East mirrors West on electoral map

  • 2002-06-20
  • Michael Thurston, AFP PRAGUE
While the West tilts right, the East leans left. Weekend ballots in France and the Czech Republic neatly illustrated a marked trend in Europe's political map, analysts said on June 17.

And perhaps not coincidentally, the mirror line down the middle is the one that used to be called the Iron Curtain, which is about to disappear as the European Union finally expands.

While fears of immigration fuel a flight to the right in the West, in increasingly comfortable ex-communist Europe voters have been turning to pro-EU center-left parties in recent elections.

"Across Central Europe elections have also recently become referendums on joining the EU," said political analyst Jiri Pehe.

"There's a mirror image in the sense that in Western Europe rightwing parties are winning in part because of disappointment with the EU and too rapid EU integration," he added.

In the Czech Republic on June 16, the Social Democrats scored a clear victory over the conservative Civic Democrats of former Prime Minister Vaclav Klaus, who had been seeking a political comeback.

In Western Europe the rise of the right, and more alarmingly the far-right, is a well-known phenomenon.

Austria's Joerg Haider could claim to have started the trend, when his Freedom Party took office in a coalition in February 2000, sparking unprecedented EU sanctions which had to be abandoned after seven months.

More recently, France's Jean-Marie Le Pen triggered a political earthquake by beating Socialist Prime Minister Lionel Jospin into third place in presidential polls.

He was soundly defeated in the run-off against Jacques Chirac.
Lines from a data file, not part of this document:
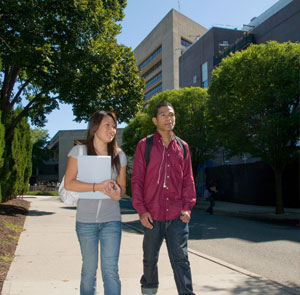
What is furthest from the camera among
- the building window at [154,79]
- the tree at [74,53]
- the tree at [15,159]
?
the building window at [154,79]

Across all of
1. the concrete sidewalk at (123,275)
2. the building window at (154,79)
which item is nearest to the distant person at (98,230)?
the concrete sidewalk at (123,275)

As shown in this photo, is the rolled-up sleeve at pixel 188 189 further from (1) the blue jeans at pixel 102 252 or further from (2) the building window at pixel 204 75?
(2) the building window at pixel 204 75

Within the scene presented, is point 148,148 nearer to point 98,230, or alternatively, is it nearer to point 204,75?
point 98,230

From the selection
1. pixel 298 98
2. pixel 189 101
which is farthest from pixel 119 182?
pixel 189 101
But legislative elections in France on June 16, which produced a historic win for Chirac's newly-formed party, again demonstrate the tide to the right.

Italy is the other obvious example of the rightward drift, while the success in Denmark of Pim Fortuyn's party was apparently boosted further by his untimely death. In Germany, polls are giving hope to conservative candidate Edmund Stoiber ahead of elections in September.

In the East, the flow is completely in the opposite direction.

The Czech vote - which also saw a spectacular surge by the communists, who scored nearly 19 percent - followed similar moves in countries from the Baltics to the Balkans.

Romania, for example, voted in the ex-communist Social Democrats at the end of 2000, while Balkan neighbor Bulgaria replaced conservatives with people-friendly ex-King Simeon Saxe-Coburg in June 2001.

EU candidate heavyweight Poland were the next to go, with Social Democrat Prime Minister Leszek Miller taking office last November, after Warsaw's Baltic neighbor Lithuania turned left in July 2001.

The most recent example was in Hungary, another leading EU candidate state hoping to join the Union in 2004, where Socialist Prime Minister Peter Medgyessy took office after ousting conservatives in April polls. In fact, the division between left and right in eastern Europe, as well as in Western Europe is increasingly confused.

In many cases Social Democrats are actually more freemarket and reformist, pushing through privatization for example, than conservative-labeled parties.

"The Social Democrat parties tend to be more competent. Many are former communist parties with a lot of political professionals in their ranks who know how to implement things," said Pehe.

In addition the political right tends to be fragmented in ex-communist countries. In summary, "the political right has been very good at rhetoric, but not very good at actually doing things," said Pehe.

The next test of Central Europe turning Social Democrat may be a difficult one: in September Slovakia goes to the polls, with former nationalist Prime Minister Vladimir Meciar well ahead in opinion polls. Interestingly, Movement for a Democratic Slovakia leader Meciar describes himself as center-left.